- **Opgaven**
- 1) Beantwoord aan de hand van de leestekst de volgende vragen:
(a) Hoeveel procent van de subsidiabele kosten bedraagt een projectsubsidie bij aanvragen waarbij minder dan € 10.000,- voor subsidie in aanmerking komt?
(b) Welk maximum geldt per aanvrager voor activiteiten zoals bedoeld in artikel 1.4, eerste lid onder b?
(c) Welk maximum geldt per aanvrager, per kalenderjaar voor activiteiten zoals bedoeld in artikel 1.4, eerste lid onder c en d?
- 2) Geef bij elke bewering aan of die overeenkomt met de leestekst:
(a) Voor het deel van de subsidiabele kosten vanaf € 10.000,- bedraagt de subsidie 75%.
(b) Voor activiteiten onder a geldt een maximum van € 50.000,- per locatie, per kalenderjaar.
(c) Voor activiteiten onder c en d geldt een maximum van € 25.000,- per project.
- 3) Geef het deel van de leestekst letterlijk weer dat begint bij "a. € 25.000,- per" en doorloopt tot en met "onder c en d.".

---- Leestekst

Artikel 1:7Hoogte van de subsidie

  • 1.

    Een projectsubsidie, zoals bedoeld in artikel 1:4, eerste lid, bedraagt:

    a. voor aanvragen waarbij minder dan € 10.000,- voor subsidie in aanmerking komt: 100% van de subsidiabele kosten;

    b. voor aanvragen waarbij € 10.000,- of meer voor subsidie in aanmerking komt: 100% van de subsidiabele kosten tot een bedrag van € 10.000,- en 75% van de subsidiabele kosten bij een bedrag vanaf € 10.000,-.

  • 2.

    Voor de projectsubsidies gelden de volgende maxima:

    a. € 25.000,- per locatie, per kalenderjaar voor activiteiten, zoals bedoeld in artikel 1.4, eerste lid onder a;

    b. € 25.000,- per aanvrager voor activiteiten, zoals bedoeld in artikel 1.4, eerste lid onder b;

    c. € 25.000,- per project en € 50.000,- per aanvrager, per kalenderjaar voor activiteiten, zoals bedoeld in artikel 1.4, eerste lid onder c en d.

--------
---- Vermelde records

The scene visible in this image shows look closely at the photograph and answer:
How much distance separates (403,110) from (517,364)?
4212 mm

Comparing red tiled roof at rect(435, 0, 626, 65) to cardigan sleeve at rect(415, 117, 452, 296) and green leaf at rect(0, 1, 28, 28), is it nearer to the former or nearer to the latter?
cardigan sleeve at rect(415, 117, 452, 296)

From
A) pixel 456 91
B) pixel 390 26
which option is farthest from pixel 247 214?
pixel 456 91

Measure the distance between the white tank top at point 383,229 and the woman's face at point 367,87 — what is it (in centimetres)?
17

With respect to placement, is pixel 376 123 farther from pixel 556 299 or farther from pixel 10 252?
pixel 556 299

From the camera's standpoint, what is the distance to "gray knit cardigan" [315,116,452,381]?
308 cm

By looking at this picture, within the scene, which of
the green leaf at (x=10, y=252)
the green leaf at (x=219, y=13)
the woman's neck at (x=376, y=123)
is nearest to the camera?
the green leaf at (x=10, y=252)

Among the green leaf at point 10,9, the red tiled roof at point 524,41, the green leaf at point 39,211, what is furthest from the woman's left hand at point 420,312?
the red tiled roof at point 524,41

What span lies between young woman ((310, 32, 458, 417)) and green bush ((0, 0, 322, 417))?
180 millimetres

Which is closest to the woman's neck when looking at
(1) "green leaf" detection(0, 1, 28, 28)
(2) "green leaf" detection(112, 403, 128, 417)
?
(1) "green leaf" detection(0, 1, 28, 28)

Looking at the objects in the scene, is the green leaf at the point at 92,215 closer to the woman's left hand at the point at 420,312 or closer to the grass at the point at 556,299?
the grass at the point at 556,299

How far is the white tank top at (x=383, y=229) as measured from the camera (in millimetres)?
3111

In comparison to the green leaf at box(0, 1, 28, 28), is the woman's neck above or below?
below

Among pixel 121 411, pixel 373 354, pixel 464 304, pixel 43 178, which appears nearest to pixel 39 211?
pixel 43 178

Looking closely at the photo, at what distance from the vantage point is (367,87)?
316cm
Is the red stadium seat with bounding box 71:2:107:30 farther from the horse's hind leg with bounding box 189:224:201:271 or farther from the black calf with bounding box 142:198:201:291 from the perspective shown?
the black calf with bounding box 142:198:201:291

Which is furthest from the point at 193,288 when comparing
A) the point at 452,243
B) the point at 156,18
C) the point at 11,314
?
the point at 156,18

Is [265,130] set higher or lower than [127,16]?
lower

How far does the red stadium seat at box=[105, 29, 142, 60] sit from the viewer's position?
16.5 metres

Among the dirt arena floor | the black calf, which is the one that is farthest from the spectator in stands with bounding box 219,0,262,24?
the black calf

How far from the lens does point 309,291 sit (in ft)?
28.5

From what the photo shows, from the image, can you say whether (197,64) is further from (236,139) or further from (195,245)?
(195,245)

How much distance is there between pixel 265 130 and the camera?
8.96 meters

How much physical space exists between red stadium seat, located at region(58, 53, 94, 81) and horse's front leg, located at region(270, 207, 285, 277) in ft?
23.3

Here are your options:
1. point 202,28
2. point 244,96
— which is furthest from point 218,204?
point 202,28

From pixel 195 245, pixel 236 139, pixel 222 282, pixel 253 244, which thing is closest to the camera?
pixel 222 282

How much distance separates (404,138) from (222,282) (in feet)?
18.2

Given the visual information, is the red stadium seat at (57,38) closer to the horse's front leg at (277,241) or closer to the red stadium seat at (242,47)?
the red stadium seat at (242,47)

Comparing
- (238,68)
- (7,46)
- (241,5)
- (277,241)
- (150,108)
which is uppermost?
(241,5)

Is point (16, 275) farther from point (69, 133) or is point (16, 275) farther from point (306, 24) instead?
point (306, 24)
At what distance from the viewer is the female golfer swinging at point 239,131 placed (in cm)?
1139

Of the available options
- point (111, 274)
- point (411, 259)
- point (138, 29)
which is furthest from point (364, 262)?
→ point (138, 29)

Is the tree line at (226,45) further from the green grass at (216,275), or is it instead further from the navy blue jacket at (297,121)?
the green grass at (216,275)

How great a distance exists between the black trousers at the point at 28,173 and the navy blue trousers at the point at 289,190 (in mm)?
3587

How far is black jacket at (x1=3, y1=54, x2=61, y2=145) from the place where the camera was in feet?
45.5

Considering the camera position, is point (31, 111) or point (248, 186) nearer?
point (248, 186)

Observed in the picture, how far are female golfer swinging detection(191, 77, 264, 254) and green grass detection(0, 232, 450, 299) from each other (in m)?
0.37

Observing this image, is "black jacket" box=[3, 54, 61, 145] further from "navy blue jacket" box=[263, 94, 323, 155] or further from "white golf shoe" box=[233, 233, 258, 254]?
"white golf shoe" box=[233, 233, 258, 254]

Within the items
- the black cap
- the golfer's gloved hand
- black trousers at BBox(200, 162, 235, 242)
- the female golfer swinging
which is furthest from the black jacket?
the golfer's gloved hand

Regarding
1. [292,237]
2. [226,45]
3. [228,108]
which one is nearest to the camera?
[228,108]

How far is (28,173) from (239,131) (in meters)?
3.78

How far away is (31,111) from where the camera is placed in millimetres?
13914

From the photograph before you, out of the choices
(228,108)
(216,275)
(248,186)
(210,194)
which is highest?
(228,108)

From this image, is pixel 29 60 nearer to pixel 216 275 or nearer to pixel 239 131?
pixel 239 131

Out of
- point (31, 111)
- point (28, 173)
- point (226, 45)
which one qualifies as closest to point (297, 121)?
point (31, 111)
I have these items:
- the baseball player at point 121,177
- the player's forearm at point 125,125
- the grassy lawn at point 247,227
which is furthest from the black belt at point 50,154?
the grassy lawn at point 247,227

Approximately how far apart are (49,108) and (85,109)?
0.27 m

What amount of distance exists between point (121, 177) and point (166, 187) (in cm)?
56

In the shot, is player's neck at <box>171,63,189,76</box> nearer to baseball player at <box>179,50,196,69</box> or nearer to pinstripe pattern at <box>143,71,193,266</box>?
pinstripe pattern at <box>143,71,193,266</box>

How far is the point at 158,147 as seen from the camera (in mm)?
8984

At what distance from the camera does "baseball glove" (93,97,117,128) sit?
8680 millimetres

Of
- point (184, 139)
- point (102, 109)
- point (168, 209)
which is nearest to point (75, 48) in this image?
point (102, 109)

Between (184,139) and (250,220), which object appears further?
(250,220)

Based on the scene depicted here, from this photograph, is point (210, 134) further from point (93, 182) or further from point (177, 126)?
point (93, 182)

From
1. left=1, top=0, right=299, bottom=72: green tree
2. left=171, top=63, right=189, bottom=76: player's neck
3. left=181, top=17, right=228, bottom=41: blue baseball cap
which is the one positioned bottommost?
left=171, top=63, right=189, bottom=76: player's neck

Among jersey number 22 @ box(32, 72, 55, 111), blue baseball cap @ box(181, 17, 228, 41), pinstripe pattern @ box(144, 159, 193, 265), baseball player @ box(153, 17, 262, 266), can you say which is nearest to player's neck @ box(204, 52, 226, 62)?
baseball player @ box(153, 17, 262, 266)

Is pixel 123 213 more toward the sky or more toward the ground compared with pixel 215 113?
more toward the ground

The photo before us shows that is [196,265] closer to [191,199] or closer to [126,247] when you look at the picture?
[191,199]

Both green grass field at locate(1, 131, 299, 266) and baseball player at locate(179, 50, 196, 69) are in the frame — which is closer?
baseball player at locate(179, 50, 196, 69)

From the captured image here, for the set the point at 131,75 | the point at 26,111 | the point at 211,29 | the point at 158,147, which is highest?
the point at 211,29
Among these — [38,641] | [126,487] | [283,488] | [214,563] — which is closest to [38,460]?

--------

- **Verwachte antwoorden**
- 1)
(a) 100% van de subsidiabele kosten.
(b) € 25.000,- per aanvrager.
(c) € 50.000,- per aanvrager, per kalenderjaar.

- 2)
(a) Ja: "75% van de subsidiabele kosten bij een bedrag vanaf € 10.000,-"
(b) Nee: "€ 25.000,- per locatie, per kalenderjaar voor activiteiten, zoals bedoeld in artikel 1.4, eerste lid onder a"
(c) Ja: "€ 25.000,- per project"

- 3)
a. € 25.000,- per locatie, per kalenderjaar voor activiteiten, zoals bedoeld in artikel 1.4, eerste lid onder a;

    b. € 25.000,- per aanvrager voor activiteiten, zoals bedoeld in artikel 1.4, eerste lid onder b;

    c. € 25.000,- per project en € 50.000,- per aanvrager, per kalenderjaar voor activiteiten, zoals bedoeld in artikel 1.4, eerste lid onder c en d.